Descrição
«Mais importante do que os meus filhos ou do que a tua mãe ou a tua avó.
Viste-me de suíças brancas, quase acabado, com os dentes a balançar, com aquela tosse maligna, viste no que um homem se transforma. Ainda sentiste o cheiro do meu corpo a desfazer-se na cama, a podridão, o mijo, o vomitado sobre a roupa. Foi a ti que me agarrei nos últimos dias de vida, quis que ouvisses os meus pulmões a expulsar o pus e as minhas entranhas a rebentar como se a minha barriga batesse contra uma rocha.
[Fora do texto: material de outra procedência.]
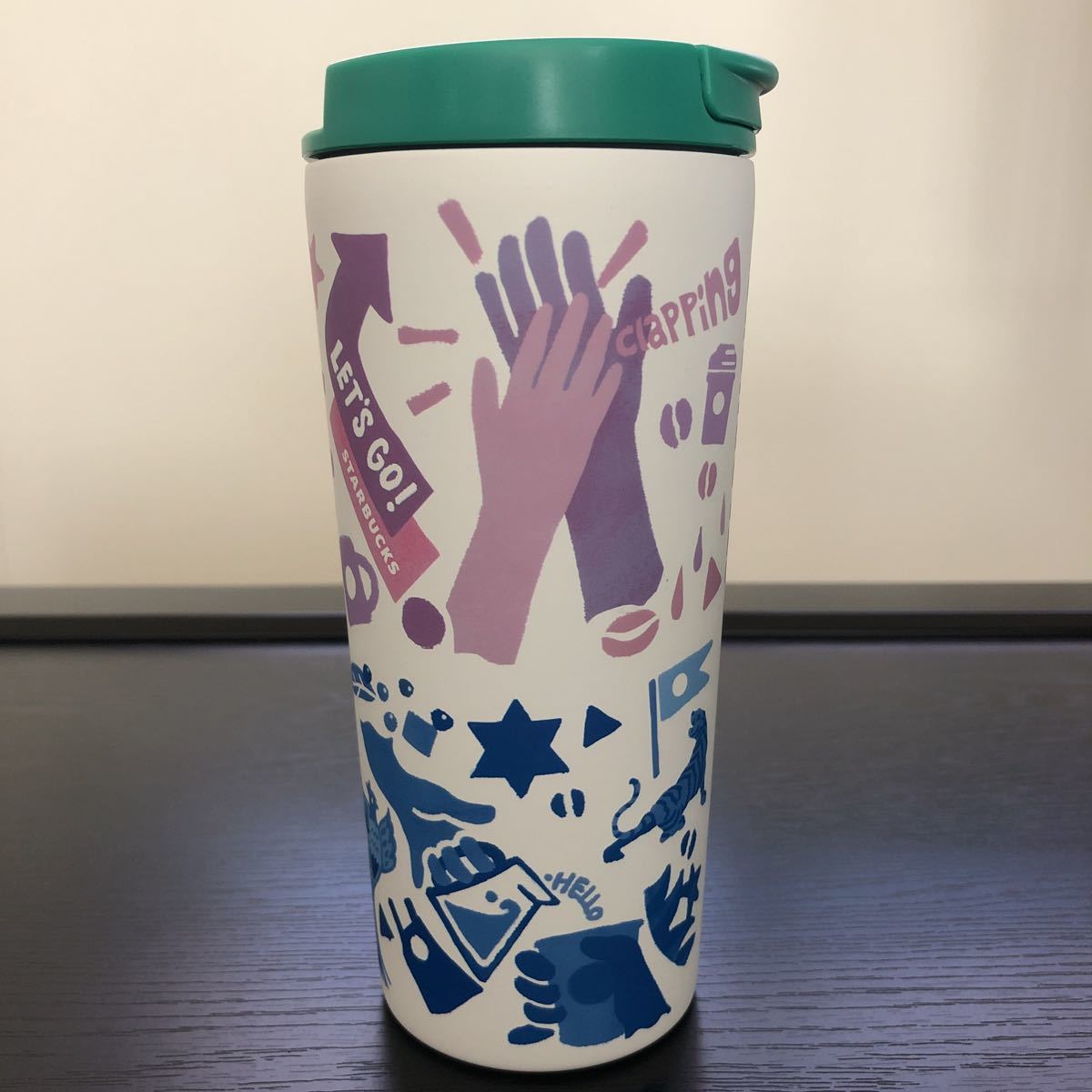 スターバックス STARBUCKS 真空二重構造 ステンレス タンブラー スターバックス STARBUCKS 真空二重構造 ステンレス タンブラー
Estavas ali sentado ao meu lado e eu a dizer-te como se saía da infância para a vida do mar. Ali, à minha frente, à escuta, e eu a ver-te crescer, a encheres o peito de ar e os olhos a dilatarem-se, a quereres ser homem de repente. E então, eu olhei, eu vi para dentro de ti, o que estava lá dentro, um mancha negra por detrás da pele da tua testa que alastrava para os lados, a toda à volta da cabeça, como uma cinta preta que se cosia na nuca, uma costura que podia rebentar a cada momento, mas que sabia que estava à espera do momento certo para se partir, o momento em que perderias o medo e toda a gente te respeitaria pelo que irias ser, um homem marcado pelo destino, um homem arraçado. Eu vi que tu estás feito para uma morte diferente da dos outros, que não irás nunca para o Bacalhau, nem uma vez que seja entrarás no mar como pescador. Tu és feito de uma outra coisa, os teus ossos e a tua carne foram cruzados por vários sangues. E eu apenas estava ali, ao pé de ti, a passar-te um testemunho antes de morrer.»